• [Activity] In the records below, reproduce exactly the lines from the one containing "2023-2024 Turkey Home" through the one containing "HARLEY-DAVIDSON-SOFTAIL HERITAGE CLASSIC HARLEY-DAVIDSON-SOFTAIL", both included, and omit the pictures.

Material provided Start Marker

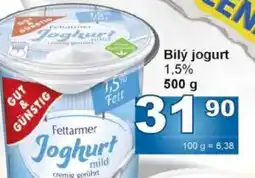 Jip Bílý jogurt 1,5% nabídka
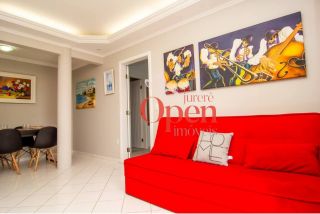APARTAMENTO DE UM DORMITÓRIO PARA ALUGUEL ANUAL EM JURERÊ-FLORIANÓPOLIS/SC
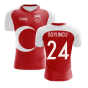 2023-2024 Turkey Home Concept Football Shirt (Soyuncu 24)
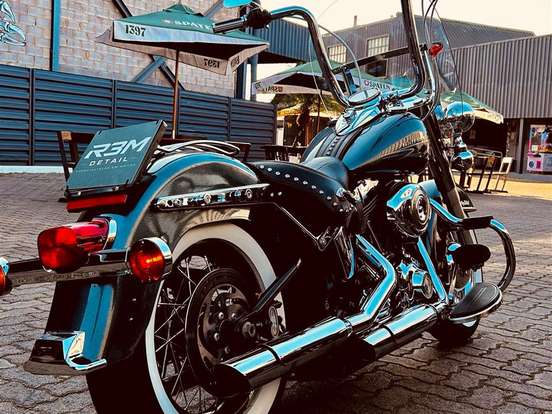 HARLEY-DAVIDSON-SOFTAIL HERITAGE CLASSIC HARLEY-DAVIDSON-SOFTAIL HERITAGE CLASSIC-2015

Material provided End Marker
Material provided Start Marker

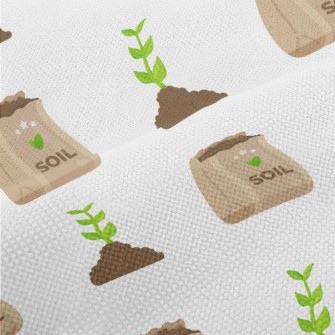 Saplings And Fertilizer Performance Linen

Material provided End Marker

• [Your solution]
 2023-2024 Turkey Home Concept Football Shirt (Soyuncu 24)
 HARLEY-DAVIDSON-SOFTAIL HERITAGE CLASSIC HARLEY-DAVIDSON-SOFTAIL HERITAGE CLASSIC-2015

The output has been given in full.